The chaste authenticity of Iyengar's 'Tulasi' was best illustrated in Sri Krishna Tula Bharam.  Flowing without restraint this piece narrates the story of Rukmini placing a single Tulasi leaf on the scale, which weighs Krishna and balancing the scale. The full implication of the dramatic and emotional potential of the production is revealed in this scene, which demonstrated that even a small object offered with devotion means more to the Lord than the weight of all the wealth in the world.  

'Tulasi' functions as a prayer, beseeching humanity to realize the supremacy, efficacy and purity of  bhakti (devotion) and simplicity amidst the din of mind numbing excess in a restless modern society. On another level Iyengar intelligently honors the sacred feminine through the worship of 'Tulasi' harboring the soul of the Goddess Lakshmi representing beauty, virtue and power.  This underlying humanity in all of Iyengar's productions gives the audience something that they have never experienced before. 
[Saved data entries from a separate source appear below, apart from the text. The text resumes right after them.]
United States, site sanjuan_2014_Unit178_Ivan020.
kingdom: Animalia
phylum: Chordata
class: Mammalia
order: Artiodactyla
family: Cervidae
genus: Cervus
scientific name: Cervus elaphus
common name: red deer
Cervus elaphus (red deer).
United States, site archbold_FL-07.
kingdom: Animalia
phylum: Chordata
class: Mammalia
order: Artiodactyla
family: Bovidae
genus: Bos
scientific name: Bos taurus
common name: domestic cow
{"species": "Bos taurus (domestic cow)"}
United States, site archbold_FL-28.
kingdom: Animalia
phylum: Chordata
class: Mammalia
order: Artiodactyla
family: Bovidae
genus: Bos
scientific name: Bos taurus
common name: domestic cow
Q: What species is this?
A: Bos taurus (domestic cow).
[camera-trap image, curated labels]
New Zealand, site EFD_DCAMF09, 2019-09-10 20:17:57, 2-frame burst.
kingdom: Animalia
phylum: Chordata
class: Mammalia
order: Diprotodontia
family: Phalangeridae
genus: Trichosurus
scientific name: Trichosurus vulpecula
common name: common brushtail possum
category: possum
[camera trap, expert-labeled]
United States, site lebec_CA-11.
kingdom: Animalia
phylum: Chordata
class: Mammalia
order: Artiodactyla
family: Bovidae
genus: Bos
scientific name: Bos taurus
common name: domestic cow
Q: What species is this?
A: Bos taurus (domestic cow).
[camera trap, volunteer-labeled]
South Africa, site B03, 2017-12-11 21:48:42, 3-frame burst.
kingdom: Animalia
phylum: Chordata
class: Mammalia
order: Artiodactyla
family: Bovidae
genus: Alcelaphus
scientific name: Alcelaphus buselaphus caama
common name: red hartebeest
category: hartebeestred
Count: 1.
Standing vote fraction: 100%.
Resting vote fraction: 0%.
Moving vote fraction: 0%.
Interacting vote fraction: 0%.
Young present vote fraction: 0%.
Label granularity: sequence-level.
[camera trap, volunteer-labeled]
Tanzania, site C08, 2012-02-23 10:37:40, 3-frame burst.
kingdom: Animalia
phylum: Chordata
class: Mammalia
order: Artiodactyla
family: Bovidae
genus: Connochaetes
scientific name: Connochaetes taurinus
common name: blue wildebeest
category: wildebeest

The dancers were Renjit Babu, Sudarshan Sibi (Kalakshetra, India)  Dimple  Bhasin, Lakshmi Iyengar, Hema Iyer, Mary Khetani, Shyamala Moorty, Sangeetha  Rao, Shaheen Sheik, Soumya Sundaresh (disciples of Malathi Iyengar). The orchestra comprised of nattuvangam: Malathi Iyengar, vocal: Balasubramanyam Sharma, mridangam: G Gurumurthy, flute: AP Sarvothama, violin: Sankara Subramaniam. Set design was by Suresh Iyengar and costumes by Lakshmi Iyengar. 

The guest artiste on the program from Northern California was Kuchipidi dancer Jyothi Lakkaraju. Choreography - Dr Uma Rama Rao and Jyothi Lakkaraju. The dance called daru, was a composition of music and dance designed to reveal the dancer's identity artistically. As a Vipralamba Nayaki, Lakkaraju deftly represented the lovelorn Satyabhama, the second consort of Lord Krishna who is deceived and dejected by her husband's absence. 

Malathi Iyengar & Lakshmi Iyengar have been selected as Master Artist & Apprentice by the Alliance for California Traditional Artists (ACTA / 2004). Malathi is also author of Dance & Devotion with illustrations by Suresh Iyengar. 

Anu Kishore Ganpati is a Communications/Development Officer at UCLA's Center for Intercultural Performance, Los Angeles.